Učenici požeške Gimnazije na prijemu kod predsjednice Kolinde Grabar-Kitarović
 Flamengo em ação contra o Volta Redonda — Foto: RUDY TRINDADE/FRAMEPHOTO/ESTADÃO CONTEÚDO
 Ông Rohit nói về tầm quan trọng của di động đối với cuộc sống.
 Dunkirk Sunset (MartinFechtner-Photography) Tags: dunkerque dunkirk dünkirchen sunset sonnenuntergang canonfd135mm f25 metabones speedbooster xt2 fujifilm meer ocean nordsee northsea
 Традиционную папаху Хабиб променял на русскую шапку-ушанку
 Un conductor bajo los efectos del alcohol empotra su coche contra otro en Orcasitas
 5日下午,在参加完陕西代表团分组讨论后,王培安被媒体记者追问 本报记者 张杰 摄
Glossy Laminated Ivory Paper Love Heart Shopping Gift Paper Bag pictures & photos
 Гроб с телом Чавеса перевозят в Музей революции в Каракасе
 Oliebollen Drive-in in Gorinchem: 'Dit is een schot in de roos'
▬▬▬▬▬▬
Exercise requirements: Reproduce the material above. Do not change a word.

Answer for the task:
Učenici požeške Gimnazije na prijemu kod predsjednice Kolinde Grabar-Kitarović
 Flamengo em ação contra o Volta Redonda — Foto: RUDY TRINDADE/FRAMEPHOTO/ESTADÃO CONTEÚDO
 Ông Rohit nói về tầm quan trọng của di động đối với cuộc sống.
 Dunkirk Sunset (MartinFechtner-Photography) Tags: dunkerque dunkirk dünkirchen sunset sonnenuntergang canonfd135mm f25 metabones speedbooster xt2 fujifilm meer ocean nordsee northsea
 Традиционную папаху Хабиб променял на русскую шапку-ушанку
 Un conductor bajo los efectos del alcohol empotra su coche contra otro en Orcasitas
 5日下午,在参加完陕西代表团分组讨论后,王培安被媒体记者追问 本报记者 张杰 摄
Glossy Laminated Ivory Paper Love Heart Shopping Gift Paper Bag pictures & photos
 Гроб с телом Чавеса перевозят в Музей революции в Каракасе
 Oliebollen Drive-in in Gorinchem: 'Dit is een schot in de roos'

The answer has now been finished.